[Given text]
· · · ·

Further, if sensory tests are performed on a multicentre level within one country or even across countries there are more issues to be considered. Procedures for application within the framework of a multicentre study have to provide comparable results. All survey teams need to be trained in a central training session previous to the survey to assure standardised test performance and preparation of test solutions in each survey centre. The training should be attended by at least one representative of each participating survey centre. This central training should include lessons on behaviour, used vocabulary, and phrasing of questions, as well as lessons on handling the equipment for preparation of test solutions and setting up the test environment. Detailed standard operating procedures (SOPs) should be provided to each survey centre.

Even simple test substances, such as sucrose or sodium chloride, can be standardised through a central supply for all test material: Food samples, test substances and equipment for preparation of test-solutions, as well as equipment such as drinking cups can be purchased centrally and shipped to the survey centres. As an example, to avoid anti-caking and flow-regulating agents which are commonly applied by industry, food samples can be purchased centrally without additives and provided to the survey centres pre-packaged and ‘ready-to-use’ for the preparation of the test solutions.

· · · ·

[Exercise description] Continue the passage on running sensory tests across multiple survey centers, starting after its final sentence.

[Source material]
· · · ·

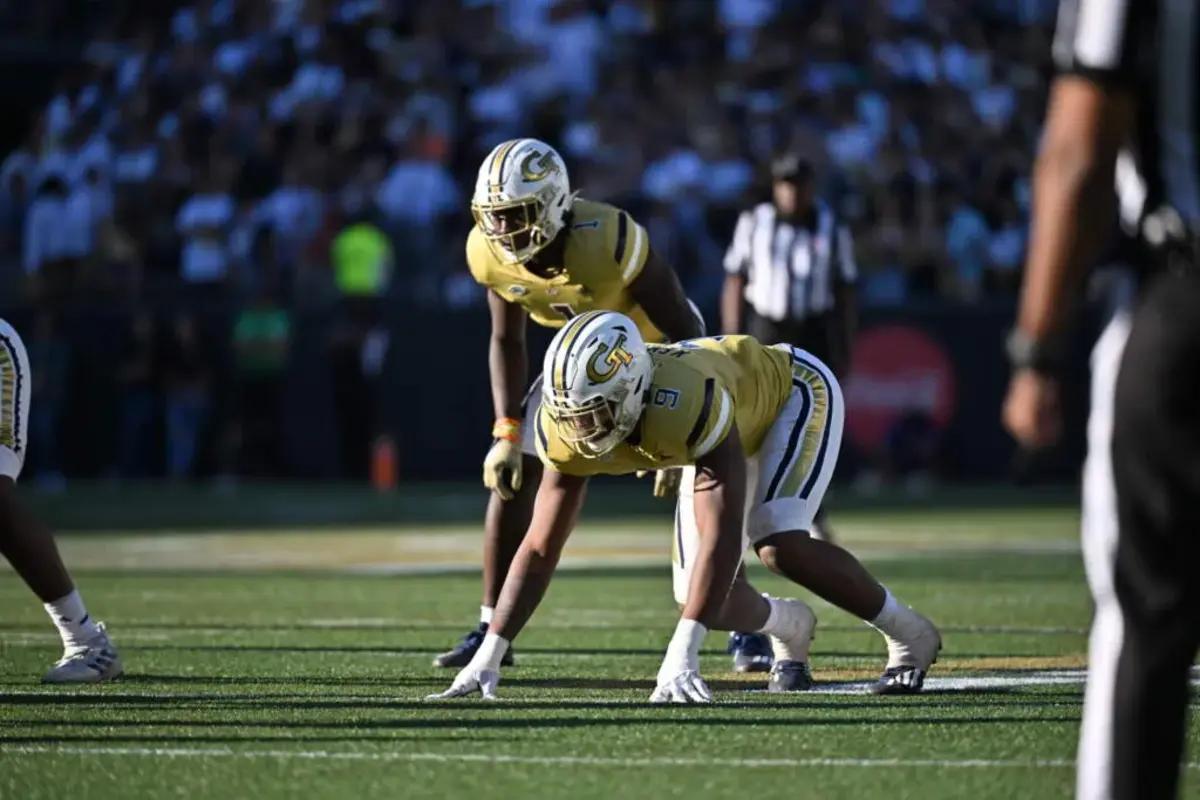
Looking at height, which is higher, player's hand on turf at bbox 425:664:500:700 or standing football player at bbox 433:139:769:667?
standing football player at bbox 433:139:769:667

· · · ·

[Exercise answer]
Taking into consideration that tap water quality differs substantially, demineralised water should be used for all test samples and procedures. Accordingly, the selection of appropriate food samples on a multicentre level can also be very challenging. For example, apple juice which is well accepted in most places can be unfamiliar in some other places. Even for common foods the food industry is known to adapt regional food recipes according to the population’s preferences; thus a standardised recipe is needed in all study centres.

 

Doty RL, & Shah M. (2008). Taste and Smell. In Marshall MH & Janette BB (Eds.), Encyclopedia of Infant and Early Childhood Development (pp. 299-308): San Diego: Academic Press.

Guinard JX. (2000). Sensory and consumer testing with children. Trends Food Sci Technol, 11(8), 273-283.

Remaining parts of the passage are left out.